_Goal_. Carry over every line, starting with the line that contains "What physical distance" and going on through the last line, leaving each one unchanged except for adding 41 to every distance figure in the answers.

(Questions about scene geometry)
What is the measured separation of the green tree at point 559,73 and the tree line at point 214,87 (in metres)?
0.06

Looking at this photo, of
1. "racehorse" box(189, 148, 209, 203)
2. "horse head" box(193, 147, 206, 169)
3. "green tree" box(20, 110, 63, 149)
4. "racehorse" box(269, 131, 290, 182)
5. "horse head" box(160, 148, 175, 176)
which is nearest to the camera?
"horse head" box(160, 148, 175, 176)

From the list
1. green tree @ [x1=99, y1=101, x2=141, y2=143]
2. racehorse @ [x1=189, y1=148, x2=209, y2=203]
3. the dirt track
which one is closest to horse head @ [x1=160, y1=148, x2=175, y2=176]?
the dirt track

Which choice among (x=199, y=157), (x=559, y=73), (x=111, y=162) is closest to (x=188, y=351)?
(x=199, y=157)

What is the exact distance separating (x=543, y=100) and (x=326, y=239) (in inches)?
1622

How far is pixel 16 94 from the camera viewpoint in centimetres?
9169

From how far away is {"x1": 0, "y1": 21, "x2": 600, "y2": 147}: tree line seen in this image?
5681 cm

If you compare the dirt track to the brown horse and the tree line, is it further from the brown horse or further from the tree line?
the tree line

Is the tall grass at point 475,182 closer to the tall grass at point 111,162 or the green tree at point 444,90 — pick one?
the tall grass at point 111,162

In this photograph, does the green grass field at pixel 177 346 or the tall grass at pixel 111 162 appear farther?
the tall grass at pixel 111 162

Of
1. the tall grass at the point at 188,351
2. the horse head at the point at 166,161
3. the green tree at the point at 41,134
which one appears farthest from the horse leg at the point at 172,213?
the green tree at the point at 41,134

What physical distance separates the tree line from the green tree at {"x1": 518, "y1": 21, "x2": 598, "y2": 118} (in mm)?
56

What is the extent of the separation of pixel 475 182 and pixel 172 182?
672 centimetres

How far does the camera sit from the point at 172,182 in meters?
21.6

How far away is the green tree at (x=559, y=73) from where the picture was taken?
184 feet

_Answer in full_.
What physical distance separates the tree line from the green tree at {"x1": 518, "y1": 21, "x2": 598, "y2": 118} (in mm)?
97

What is the extent of the separation of pixel 475 182 and pixel 172 182?
713 centimetres

How far does the camera sit from the point at 172,182 in meters?
62.6

How far away is the green tree at (x=559, y=73) from where the picture was taken?
225 feet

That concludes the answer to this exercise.